Time to get funky with your flavours
Herbs and spices have been used for millennia to enhance the natural flavours of our food, make dull dishes more exciting, and in some cases as a natural medicine to treat illnesses.
But did you know that using certain herbs and cooking spices in your food on a daily basis can actually dramatically increase the nutrient density and antioxidant properties of your dish? It has been proven that supplementation of the diet with spices (even only the minute amounts that would normally be used to season dishes palatably) can have as strong an effect as the horrifically expensive TNF-blocking drugs which are used to reduce inflammatory response in patients with diseases such as osteoarthritis.
For years the antioxidant properties of these natural wonder foods have been debated, as they do not visibly raise the levels of antioxidants in the blood - but it is now believed that they bind to the proteins and cells, as their cell-protecting properties are still evident in clinical analyses even if the antioxidants themselves cannot be detected.
Feel the need to nod off yet?
It might do you some good (or not…). Adequate, but not excessive and uninterrupted sleep has been shown to reduce physical inflammation levels in the body, and to contribute to improved mental health.
Inflammatory markers in the blood have been shown to respond to an uninterrupted 7-8 hours of sleep - although bizarrely sleeping for longer than this can have a negative effect! So making sure that you are putting in the effort to switch off in good time at night may not be as hard as you think, as you actually don’t need to be getting the “full 10 hours” that are so stereotypically prescribed! You may even already be getting enough shut-eye!
However, you might want to adjust your sleeping conditions, to maximise the amount of quality sleep that you get. Make sure that you sleep in a darkened, quiet room, to allow your body to slip into REM sleep, and make sure that you take the time to wind down for a few hours before you go to bed.

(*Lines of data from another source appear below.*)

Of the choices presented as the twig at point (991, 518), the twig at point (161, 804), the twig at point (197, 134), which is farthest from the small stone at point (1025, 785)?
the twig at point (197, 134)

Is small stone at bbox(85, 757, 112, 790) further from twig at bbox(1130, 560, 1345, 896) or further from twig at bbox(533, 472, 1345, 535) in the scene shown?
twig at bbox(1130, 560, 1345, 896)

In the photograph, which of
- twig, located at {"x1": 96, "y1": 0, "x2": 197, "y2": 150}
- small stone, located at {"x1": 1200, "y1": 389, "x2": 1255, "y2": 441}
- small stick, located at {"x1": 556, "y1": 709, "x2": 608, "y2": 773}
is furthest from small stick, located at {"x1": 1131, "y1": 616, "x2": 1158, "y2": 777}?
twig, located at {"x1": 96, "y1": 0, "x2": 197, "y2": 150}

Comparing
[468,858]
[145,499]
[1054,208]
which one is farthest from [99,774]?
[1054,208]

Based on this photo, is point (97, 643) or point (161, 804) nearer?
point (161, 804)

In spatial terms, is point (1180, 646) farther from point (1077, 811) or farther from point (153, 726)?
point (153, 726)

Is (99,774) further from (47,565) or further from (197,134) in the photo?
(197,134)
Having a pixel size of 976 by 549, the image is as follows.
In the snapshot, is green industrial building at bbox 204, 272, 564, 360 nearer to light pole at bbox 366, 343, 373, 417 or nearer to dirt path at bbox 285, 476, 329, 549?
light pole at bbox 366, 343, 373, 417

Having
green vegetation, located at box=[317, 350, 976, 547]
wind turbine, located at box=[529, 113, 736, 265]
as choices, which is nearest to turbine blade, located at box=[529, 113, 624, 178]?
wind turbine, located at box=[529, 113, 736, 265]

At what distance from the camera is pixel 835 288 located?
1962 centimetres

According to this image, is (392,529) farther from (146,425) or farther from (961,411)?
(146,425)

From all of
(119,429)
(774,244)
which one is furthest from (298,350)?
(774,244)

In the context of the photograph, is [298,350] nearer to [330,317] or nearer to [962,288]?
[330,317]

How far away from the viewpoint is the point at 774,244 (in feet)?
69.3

Exercising too late at night, a heavy evening meal and looking at screens before trying to sleep can all contribute to preventing you from drifting off - it may be time to swap Netflix for an actual real book.
We saved the best (or easiest) until the end!
Think positive! And no, we’re not talking rainbows and unicorns! There is in fact a pioneering new field of medicine known as “Psychoneuroimmunology” which has begun to gain recognition in the medical field. This is the study of the incredible mind-body link with regard to intention and the effect on physical health.
Visualising healing processes can actually physically trigger them in your body - your body is in fact pretty much unable to tell the difference between what you visualise and what has happened in reality! This has an evolutionary purpose - can you ever remember feeling like someone was following you late at night, and your heart starting to pump faster? This would have prepared you to fight or flee, had there actually been a threat, however it was actually just your imagination of a perceived threat which triggered the adrenaline release.
But it doesn’t stop there - studies have shown that visualisation can reduce levels of post-surgical inflammation and even reduce the risk of cancer recurrence.
Putting aside 10 minutes in your day to visualise your body repairing itself could make a dramatic difference to both your mental and physical health.
There are so many ways to make small or big differences in your life, whether you struggle with a chronic problem or not. At the end of the day, choose the things which make a difference to YOU and which you find practical.
Don’t drive yourself crazy with every new idea - there is no point improving your physical health at the expense of your mental wellbeing (and as you’ve read above, it might cancel out the effect anyway)!
Try to be as happy and healthy as you can and remember that little choices every day add up.